Thought by many to be the wittiest of the King Charles's mistresses, Nell was always finding new ways to amuse the king (for instance, tying a fried fish to his line when he complained of not catching anything), and always outfoxing her key competition - the baby-faced but empty-headed aristocrat known as Louise de Querouaille, created duchess of Portsmouth by Charles II.

Nell, never created duchess of anything because of her exceedingly low birth, was pitiless with Louise. She mimicked Louise's French accent to perfection. Once, when Louise acidly remarked that Nell was dressed richly enough to be a queen, Nell retorted, "You are entirely right, Madam. And I am whore enough to be a duchess!"

On one occasion, the king invited Nell and Louise to dinner, and Louise was determined to prove her own wit. She pointed to the two chickens adorning the table and claimed that she could make them into three. "There's one," said the French mistress, "and there's two, and one and two makes three!"

Nell lifted one cooked bird onto her own plate and the other onto Charles's plate, and suggested that Louise eat the third.

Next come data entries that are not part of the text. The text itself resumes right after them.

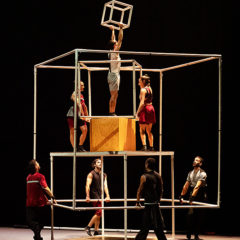 Áureo en Teatro de Rojas en Toledo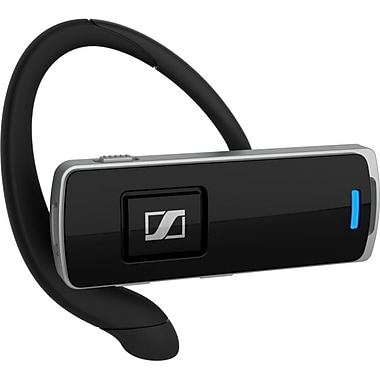 Sennheiser EZX 80 Bluetooth® Headset, Black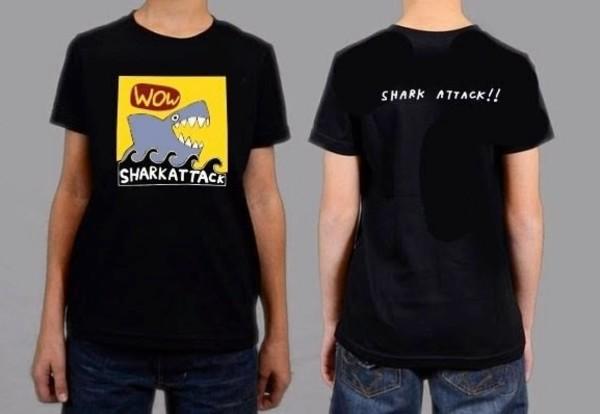 Kid's Shark Attack T-shirt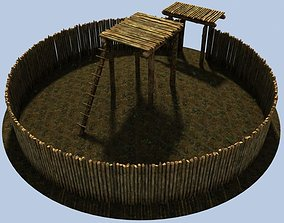 3D model Iron age fort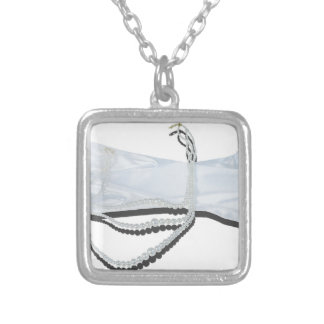 LacedGlovesPearls062115.png Silver Plated Necklace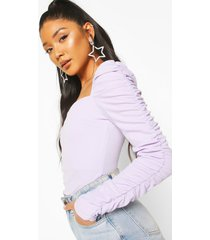 crepe square neck ruched sleeve top, lilac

The two women would eventually make a kind of peace. With the arrival of a new competitor - the devilishly lovely Hortense Mancini - Louise descended into a fit of melodramatic despair, and Nell expressed sympathy for her "weeping willow."

DEATH AND LEGACY

Before Charles II died in 1685, on his deathbed he begged his brother and successor, James II, to "let not poor Nelly starve." James obliged by paying off most of Nell's debts and allowing her a pension.

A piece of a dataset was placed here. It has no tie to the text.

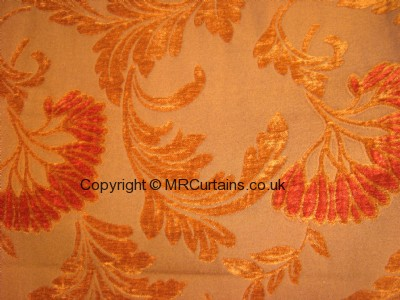 Rossco curtain fabric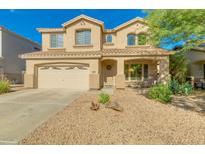 View 16647 S 27Th Ave Phoenix AZ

Nell suffered two strokes in the spring of 1687 and died in the fall, only two years after the death of her royal lover. She was 37 years old.

With the English public, Nell had been the most popular of the king's feminine menagerie; the people loved her as King Charles's vulgar, spunky, and Protestant whore (the hated Louise was Catholic).

During her tenure, Nell had displayed a number of admirable qualities besides her wit. She had an irrepressibly good nature. She put on no airs. In a harem full of women eager to deck themselves with diamonds, gowns, and pensioned titles at the expense of the state, Nell had showed neither greed nor presumption with her generous-to-a-fault lover.

Moreover, whereas the Lady Castlemaine was infamous for her infidelities, Nell remained loyal to Charles. After the king's death in 1685, a hopeful suitor approached Nell - her sad rebuff was that she would not "lay a dog where the deer had laid."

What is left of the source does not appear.